=== PROVIDED ENTRIES ===
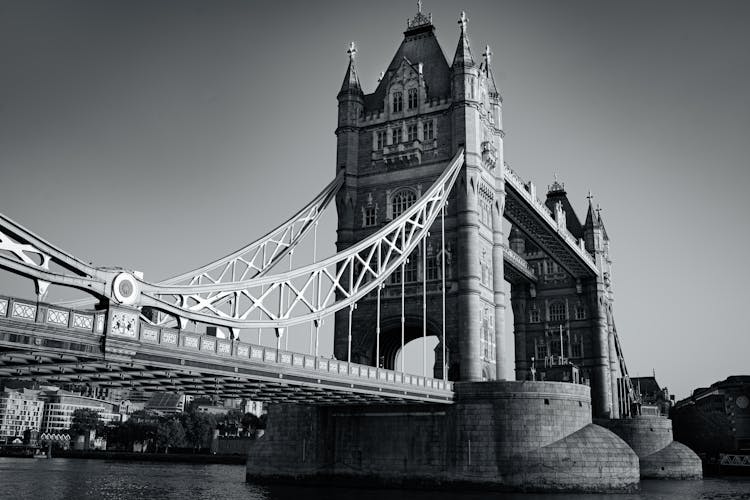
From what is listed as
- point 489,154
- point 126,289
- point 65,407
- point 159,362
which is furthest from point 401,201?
===
Output the data above verbatim, line by line, without the picture.

From what is listed as
- point 489,154
- point 126,289
- point 65,407
- point 159,362
which is furthest from point 401,201?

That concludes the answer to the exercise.